Existence of Solutions for Generalized Mixed Weak Vector Variational-Hemivariational Inequalities

In this paper, we consider the classes of generalized Stampacchia mixed weak vector variational-hemivariational inequalities (in short, GSMWVVHI) and generalized Minty mixed weak vector variational-hemivariational inequalities (in short, GMMWVVHI), formulated in terms of bifunctions. By employing the Knaster-Kuratowski-Mazurkiewicz-Fan (in short, KKM-Fan) lemma, we deduce an existence result for the solutions of GSMWVVHI without imposing any monotonicity assumptions on bifunctions and relaxed compactness hypotheses.
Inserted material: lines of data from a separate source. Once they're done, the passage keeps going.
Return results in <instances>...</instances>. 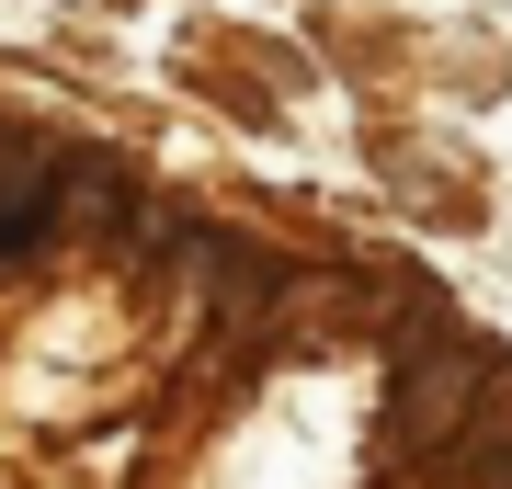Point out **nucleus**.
Masks as SVG:
<instances>
[{"instance_id": "nucleus-1", "label": "nucleus", "mask_w": 512, "mask_h": 489, "mask_svg": "<svg viewBox=\"0 0 512 489\" xmlns=\"http://www.w3.org/2000/svg\"><path fill=\"white\" fill-rule=\"evenodd\" d=\"M467 399H478V364H467V353H444V364H410V399L387 410V433H399V444H444V433L467 421Z\"/></svg>"}, {"instance_id": "nucleus-2", "label": "nucleus", "mask_w": 512, "mask_h": 489, "mask_svg": "<svg viewBox=\"0 0 512 489\" xmlns=\"http://www.w3.org/2000/svg\"><path fill=\"white\" fill-rule=\"evenodd\" d=\"M57 217V194H46V171H0V251H23Z\"/></svg>"}]
</instances>
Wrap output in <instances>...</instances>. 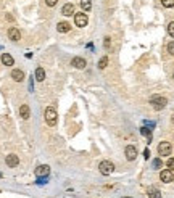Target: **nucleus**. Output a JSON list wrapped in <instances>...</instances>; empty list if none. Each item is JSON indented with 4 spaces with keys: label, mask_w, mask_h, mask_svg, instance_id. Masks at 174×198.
I'll return each instance as SVG.
<instances>
[{
    "label": "nucleus",
    "mask_w": 174,
    "mask_h": 198,
    "mask_svg": "<svg viewBox=\"0 0 174 198\" xmlns=\"http://www.w3.org/2000/svg\"><path fill=\"white\" fill-rule=\"evenodd\" d=\"M147 193H148V198H161V192L156 187H148Z\"/></svg>",
    "instance_id": "obj_14"
},
{
    "label": "nucleus",
    "mask_w": 174,
    "mask_h": 198,
    "mask_svg": "<svg viewBox=\"0 0 174 198\" xmlns=\"http://www.w3.org/2000/svg\"><path fill=\"white\" fill-rule=\"evenodd\" d=\"M71 65L74 66L76 69H84L87 63H85V60H84V58H81V56H74V58L71 60Z\"/></svg>",
    "instance_id": "obj_8"
},
{
    "label": "nucleus",
    "mask_w": 174,
    "mask_h": 198,
    "mask_svg": "<svg viewBox=\"0 0 174 198\" xmlns=\"http://www.w3.org/2000/svg\"><path fill=\"white\" fill-rule=\"evenodd\" d=\"M103 44H105L106 48H110V37H105V42H103Z\"/></svg>",
    "instance_id": "obj_28"
},
{
    "label": "nucleus",
    "mask_w": 174,
    "mask_h": 198,
    "mask_svg": "<svg viewBox=\"0 0 174 198\" xmlns=\"http://www.w3.org/2000/svg\"><path fill=\"white\" fill-rule=\"evenodd\" d=\"M168 52L171 55H174V42H169V44H168Z\"/></svg>",
    "instance_id": "obj_26"
},
{
    "label": "nucleus",
    "mask_w": 174,
    "mask_h": 198,
    "mask_svg": "<svg viewBox=\"0 0 174 198\" xmlns=\"http://www.w3.org/2000/svg\"><path fill=\"white\" fill-rule=\"evenodd\" d=\"M44 116H45V123L48 126H55L56 121H58V115H56V110L53 107H47L45 108V113H44Z\"/></svg>",
    "instance_id": "obj_1"
},
{
    "label": "nucleus",
    "mask_w": 174,
    "mask_h": 198,
    "mask_svg": "<svg viewBox=\"0 0 174 198\" xmlns=\"http://www.w3.org/2000/svg\"><path fill=\"white\" fill-rule=\"evenodd\" d=\"M74 23L79 27L87 26V15H85V13H76V15H74Z\"/></svg>",
    "instance_id": "obj_7"
},
{
    "label": "nucleus",
    "mask_w": 174,
    "mask_h": 198,
    "mask_svg": "<svg viewBox=\"0 0 174 198\" xmlns=\"http://www.w3.org/2000/svg\"><path fill=\"white\" fill-rule=\"evenodd\" d=\"M161 166H163V161L160 160V158L153 160V168H155V169H160V168H161Z\"/></svg>",
    "instance_id": "obj_23"
},
{
    "label": "nucleus",
    "mask_w": 174,
    "mask_h": 198,
    "mask_svg": "<svg viewBox=\"0 0 174 198\" xmlns=\"http://www.w3.org/2000/svg\"><path fill=\"white\" fill-rule=\"evenodd\" d=\"M5 163L8 168H16L19 164V158L16 156V155H8V156L5 158Z\"/></svg>",
    "instance_id": "obj_9"
},
{
    "label": "nucleus",
    "mask_w": 174,
    "mask_h": 198,
    "mask_svg": "<svg viewBox=\"0 0 174 198\" xmlns=\"http://www.w3.org/2000/svg\"><path fill=\"white\" fill-rule=\"evenodd\" d=\"M2 63H3L5 66H11L13 63H14V60H13V56H11V55L3 53V55H2Z\"/></svg>",
    "instance_id": "obj_17"
},
{
    "label": "nucleus",
    "mask_w": 174,
    "mask_h": 198,
    "mask_svg": "<svg viewBox=\"0 0 174 198\" xmlns=\"http://www.w3.org/2000/svg\"><path fill=\"white\" fill-rule=\"evenodd\" d=\"M81 6L84 11H89L92 8V0H81Z\"/></svg>",
    "instance_id": "obj_19"
},
{
    "label": "nucleus",
    "mask_w": 174,
    "mask_h": 198,
    "mask_svg": "<svg viewBox=\"0 0 174 198\" xmlns=\"http://www.w3.org/2000/svg\"><path fill=\"white\" fill-rule=\"evenodd\" d=\"M122 198H130V196H122Z\"/></svg>",
    "instance_id": "obj_31"
},
{
    "label": "nucleus",
    "mask_w": 174,
    "mask_h": 198,
    "mask_svg": "<svg viewBox=\"0 0 174 198\" xmlns=\"http://www.w3.org/2000/svg\"><path fill=\"white\" fill-rule=\"evenodd\" d=\"M19 116L23 119H29V116H31V110H29L27 105H21L19 107Z\"/></svg>",
    "instance_id": "obj_12"
},
{
    "label": "nucleus",
    "mask_w": 174,
    "mask_h": 198,
    "mask_svg": "<svg viewBox=\"0 0 174 198\" xmlns=\"http://www.w3.org/2000/svg\"><path fill=\"white\" fill-rule=\"evenodd\" d=\"M11 77H13V81L21 82L24 79V73L21 71V69H13V71H11Z\"/></svg>",
    "instance_id": "obj_13"
},
{
    "label": "nucleus",
    "mask_w": 174,
    "mask_h": 198,
    "mask_svg": "<svg viewBox=\"0 0 174 198\" xmlns=\"http://www.w3.org/2000/svg\"><path fill=\"white\" fill-rule=\"evenodd\" d=\"M171 150H172V147H171L169 142H161L158 145V153L161 155V156H169Z\"/></svg>",
    "instance_id": "obj_4"
},
{
    "label": "nucleus",
    "mask_w": 174,
    "mask_h": 198,
    "mask_svg": "<svg viewBox=\"0 0 174 198\" xmlns=\"http://www.w3.org/2000/svg\"><path fill=\"white\" fill-rule=\"evenodd\" d=\"M61 13H63L64 16H71V15H74V5H72V3H66V5L63 6Z\"/></svg>",
    "instance_id": "obj_15"
},
{
    "label": "nucleus",
    "mask_w": 174,
    "mask_h": 198,
    "mask_svg": "<svg viewBox=\"0 0 174 198\" xmlns=\"http://www.w3.org/2000/svg\"><path fill=\"white\" fill-rule=\"evenodd\" d=\"M172 123H174V115H172Z\"/></svg>",
    "instance_id": "obj_30"
},
{
    "label": "nucleus",
    "mask_w": 174,
    "mask_h": 198,
    "mask_svg": "<svg viewBox=\"0 0 174 198\" xmlns=\"http://www.w3.org/2000/svg\"><path fill=\"white\" fill-rule=\"evenodd\" d=\"M48 174H50V168L47 164H40L35 169V176H39V177H44V176H48Z\"/></svg>",
    "instance_id": "obj_11"
},
{
    "label": "nucleus",
    "mask_w": 174,
    "mask_h": 198,
    "mask_svg": "<svg viewBox=\"0 0 174 198\" xmlns=\"http://www.w3.org/2000/svg\"><path fill=\"white\" fill-rule=\"evenodd\" d=\"M8 37H10V40H13V42H18V40L21 39L19 29H16V27H10V29H8Z\"/></svg>",
    "instance_id": "obj_10"
},
{
    "label": "nucleus",
    "mask_w": 174,
    "mask_h": 198,
    "mask_svg": "<svg viewBox=\"0 0 174 198\" xmlns=\"http://www.w3.org/2000/svg\"><path fill=\"white\" fill-rule=\"evenodd\" d=\"M98 169H100V174H103V176H110L113 171H114V164L111 161H102L100 163V166H98Z\"/></svg>",
    "instance_id": "obj_3"
},
{
    "label": "nucleus",
    "mask_w": 174,
    "mask_h": 198,
    "mask_svg": "<svg viewBox=\"0 0 174 198\" xmlns=\"http://www.w3.org/2000/svg\"><path fill=\"white\" fill-rule=\"evenodd\" d=\"M106 65H108V56H102L100 61H98V68H100V69H105Z\"/></svg>",
    "instance_id": "obj_21"
},
{
    "label": "nucleus",
    "mask_w": 174,
    "mask_h": 198,
    "mask_svg": "<svg viewBox=\"0 0 174 198\" xmlns=\"http://www.w3.org/2000/svg\"><path fill=\"white\" fill-rule=\"evenodd\" d=\"M166 168L171 169V171H174V158H169L168 161H166Z\"/></svg>",
    "instance_id": "obj_24"
},
{
    "label": "nucleus",
    "mask_w": 174,
    "mask_h": 198,
    "mask_svg": "<svg viewBox=\"0 0 174 198\" xmlns=\"http://www.w3.org/2000/svg\"><path fill=\"white\" fill-rule=\"evenodd\" d=\"M161 5L166 8H172L174 6V0H161Z\"/></svg>",
    "instance_id": "obj_22"
},
{
    "label": "nucleus",
    "mask_w": 174,
    "mask_h": 198,
    "mask_svg": "<svg viewBox=\"0 0 174 198\" xmlns=\"http://www.w3.org/2000/svg\"><path fill=\"white\" fill-rule=\"evenodd\" d=\"M143 156L148 160V156H150V152H148V150H145V152H143Z\"/></svg>",
    "instance_id": "obj_29"
},
{
    "label": "nucleus",
    "mask_w": 174,
    "mask_h": 198,
    "mask_svg": "<svg viewBox=\"0 0 174 198\" xmlns=\"http://www.w3.org/2000/svg\"><path fill=\"white\" fill-rule=\"evenodd\" d=\"M124 155H126V158L129 161H134L137 158V148L134 145H127L126 147V150H124Z\"/></svg>",
    "instance_id": "obj_6"
},
{
    "label": "nucleus",
    "mask_w": 174,
    "mask_h": 198,
    "mask_svg": "<svg viewBox=\"0 0 174 198\" xmlns=\"http://www.w3.org/2000/svg\"><path fill=\"white\" fill-rule=\"evenodd\" d=\"M56 29H58V32H68V31L71 29V26H69V23H66V21H63V23H58Z\"/></svg>",
    "instance_id": "obj_18"
},
{
    "label": "nucleus",
    "mask_w": 174,
    "mask_h": 198,
    "mask_svg": "<svg viewBox=\"0 0 174 198\" xmlns=\"http://www.w3.org/2000/svg\"><path fill=\"white\" fill-rule=\"evenodd\" d=\"M150 103H151V107H153L156 111H160V110H163L166 105H168V100H166L164 97H161V95H153L150 98Z\"/></svg>",
    "instance_id": "obj_2"
},
{
    "label": "nucleus",
    "mask_w": 174,
    "mask_h": 198,
    "mask_svg": "<svg viewBox=\"0 0 174 198\" xmlns=\"http://www.w3.org/2000/svg\"><path fill=\"white\" fill-rule=\"evenodd\" d=\"M172 77H174V73H172Z\"/></svg>",
    "instance_id": "obj_32"
},
{
    "label": "nucleus",
    "mask_w": 174,
    "mask_h": 198,
    "mask_svg": "<svg viewBox=\"0 0 174 198\" xmlns=\"http://www.w3.org/2000/svg\"><path fill=\"white\" fill-rule=\"evenodd\" d=\"M140 132H142V135H145V137H147L148 143H150V142H151V131L148 129V127H142V129H140Z\"/></svg>",
    "instance_id": "obj_20"
},
{
    "label": "nucleus",
    "mask_w": 174,
    "mask_h": 198,
    "mask_svg": "<svg viewBox=\"0 0 174 198\" xmlns=\"http://www.w3.org/2000/svg\"><path fill=\"white\" fill-rule=\"evenodd\" d=\"M160 180L164 182V184H169L174 180V176H172V171L171 169H163L161 172H160Z\"/></svg>",
    "instance_id": "obj_5"
},
{
    "label": "nucleus",
    "mask_w": 174,
    "mask_h": 198,
    "mask_svg": "<svg viewBox=\"0 0 174 198\" xmlns=\"http://www.w3.org/2000/svg\"><path fill=\"white\" fill-rule=\"evenodd\" d=\"M45 2H47V5H48V6H53V5H56L58 0H45Z\"/></svg>",
    "instance_id": "obj_27"
},
{
    "label": "nucleus",
    "mask_w": 174,
    "mask_h": 198,
    "mask_svg": "<svg viewBox=\"0 0 174 198\" xmlns=\"http://www.w3.org/2000/svg\"><path fill=\"white\" fill-rule=\"evenodd\" d=\"M168 32H169L171 37H174V21H171V23L168 24Z\"/></svg>",
    "instance_id": "obj_25"
},
{
    "label": "nucleus",
    "mask_w": 174,
    "mask_h": 198,
    "mask_svg": "<svg viewBox=\"0 0 174 198\" xmlns=\"http://www.w3.org/2000/svg\"><path fill=\"white\" fill-rule=\"evenodd\" d=\"M34 76H35V79H37L39 82H42L44 79H45V71H44V68H35V73H34Z\"/></svg>",
    "instance_id": "obj_16"
}]
</instances>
Moreover, under generalized stable pseudomonotonicity hypotheses on bifunctions, we derive an existence theorem for the solutions of GMMWVVHI and establish an equivalence relation between the solutions of GSMWVVHI and GMMWVVHI. Furthermore, uniqueness results for the solutions of GSMWVVHI and GMMWVVHI are established under suitable assumptions. Several illustrative examples have been furnished to highlight the applicability and relevance of the established results. To the best of our knowledge, existence and uniqueness results for solutions of GSMWVVHI and GMMWVVHI have been established for the first time in this paper on the Euclidean spaces.